Laurie Black, vice president and divisional merchandise manager of intimate apparel at Nordstrom, Seattle, said space was her main concern.
“The whole issue of loungewear is such a touchy one — I want to keep [the merchandising of the classification] tight,” said Black. “Loungewear business has been pretty good, but I only have so much space for it in the sleepwear and robe departments.
“I want to have a fashion robe and loungewear business, and designer sleepwear business. With loungewear firms like Periphery out, I’d rather expand robes.”
Sheila Aimette, fashion director of accessories, intimate apparel and other areas at Macy’s East, said, “At-homewear is continuing to evolve, and it’s now become a classification within itself. I think the classification has become important, but the next wave will be to know how to merchandise it correctly and where to put it.”
Aimette added, “We know our consumers have become more aware of at-homewear looks. I think it’s because people want items that give more options and longevity.”
She noted, though, that Macy’s has no signage for at-homewear, and the category continues to be ensconced within robe departments. Activewear items, such as sweatsuits, continue to be housed in a sportswear area, dominated by private label, called Young Collector.
Aimette singled out several top-selling styles and brands of at-homewear: Calvin Klein’s cotton knit leggings and big slouchy shirt; thermal pajamas by Michael Kors At HomeWear by Boutique Industries; woven silk or linen pants and tunics by Mina Koo, and woven cotton tap shorts and a coordinating bra top by Guess.
At Saks Fifth Avenue, Teri Gakos, divisional merchandise manager of intimate apparel and hosiery, noted that Saks is waiting until March before finalizing its fall plans for at-homewear, which could see more resources represented in the innerwear department.
“The expanded number of at-homewear vendors remains to be seen,” said Gakos, “but we are looking to expand with vendors who are inspired by ready-to-wear.
“There’s definitely an opportunity for us here, and we are looking to explore thermals, fleece, [polar-type] fleece, and cotton knits for fall,” she said.
Gakos described Donna Karan Intimates by Wacoal as a “key” at-homewear resource, and Michael Kors At HomeWear as an “emerging new vendor” for Saks.
“We’ll wait to see Natori’s new at-homewear line for fall selling at the March market,” she said.
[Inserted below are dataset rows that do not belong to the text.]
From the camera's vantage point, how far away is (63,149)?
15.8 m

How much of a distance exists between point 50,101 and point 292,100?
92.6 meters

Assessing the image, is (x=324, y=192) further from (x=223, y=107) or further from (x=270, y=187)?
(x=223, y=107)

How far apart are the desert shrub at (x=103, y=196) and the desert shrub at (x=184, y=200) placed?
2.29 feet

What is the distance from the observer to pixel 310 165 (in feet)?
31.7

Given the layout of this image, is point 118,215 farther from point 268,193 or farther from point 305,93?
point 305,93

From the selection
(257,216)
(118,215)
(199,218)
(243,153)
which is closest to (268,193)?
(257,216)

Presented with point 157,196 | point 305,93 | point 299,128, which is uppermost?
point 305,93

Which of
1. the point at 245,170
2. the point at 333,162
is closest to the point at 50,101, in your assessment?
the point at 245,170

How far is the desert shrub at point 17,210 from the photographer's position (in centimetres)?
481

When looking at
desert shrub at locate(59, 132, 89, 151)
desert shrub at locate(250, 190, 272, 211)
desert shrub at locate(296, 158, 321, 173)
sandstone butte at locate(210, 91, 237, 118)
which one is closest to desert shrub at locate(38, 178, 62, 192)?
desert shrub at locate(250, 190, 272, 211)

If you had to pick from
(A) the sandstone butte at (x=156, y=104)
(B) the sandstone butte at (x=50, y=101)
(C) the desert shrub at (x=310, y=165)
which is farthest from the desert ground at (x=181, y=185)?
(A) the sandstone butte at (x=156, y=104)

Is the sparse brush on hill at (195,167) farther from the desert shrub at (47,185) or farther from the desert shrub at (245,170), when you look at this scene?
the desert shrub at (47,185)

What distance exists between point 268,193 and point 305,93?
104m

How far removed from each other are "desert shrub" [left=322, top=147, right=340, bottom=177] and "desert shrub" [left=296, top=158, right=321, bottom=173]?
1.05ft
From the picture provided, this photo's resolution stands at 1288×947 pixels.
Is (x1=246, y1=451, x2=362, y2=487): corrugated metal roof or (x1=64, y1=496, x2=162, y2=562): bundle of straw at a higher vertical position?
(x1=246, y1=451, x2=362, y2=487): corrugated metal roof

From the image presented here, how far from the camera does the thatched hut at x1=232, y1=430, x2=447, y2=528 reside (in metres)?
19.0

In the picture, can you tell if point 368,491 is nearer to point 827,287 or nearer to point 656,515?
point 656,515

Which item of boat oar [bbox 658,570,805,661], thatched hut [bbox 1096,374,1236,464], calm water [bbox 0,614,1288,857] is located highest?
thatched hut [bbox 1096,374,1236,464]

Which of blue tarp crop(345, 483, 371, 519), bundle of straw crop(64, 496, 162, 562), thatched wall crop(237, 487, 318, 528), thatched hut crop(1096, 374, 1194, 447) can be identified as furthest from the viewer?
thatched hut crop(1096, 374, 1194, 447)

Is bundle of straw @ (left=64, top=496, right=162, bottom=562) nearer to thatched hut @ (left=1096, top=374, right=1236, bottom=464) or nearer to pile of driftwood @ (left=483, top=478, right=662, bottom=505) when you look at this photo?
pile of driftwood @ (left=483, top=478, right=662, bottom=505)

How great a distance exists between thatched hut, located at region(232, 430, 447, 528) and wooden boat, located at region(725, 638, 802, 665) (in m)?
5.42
A 30-year veteran of the retail innerwear business, Rose Marie Marranca, buyer for Jennss, a four-unit chain based in Amherst, N.Y., is one retailer who believes she found a solution some time ago.
She noted that Jennss started advertising at-homewear as leisurewear six years ago, when two-piece jog suits of nylon were brought in.
“We call it leisurewear, because at-homewear or loungewear tells a woman it’s only meant to be worn in the house,” she said.
While there is no store signage identifying the department as leisurewear, this business through the years has been “very good, and that’s because every spring through fall, the whole department looks like a leisurewear or active department,” Marranca said.
It also helps that in a smaller store the innerwear department is on the same high-traffic level as sportswear and rtw.
Marranca further noted that Jennss will create for the first time a combination swimwear and leisurewear area within the main store’s second-floor sportswear department in March.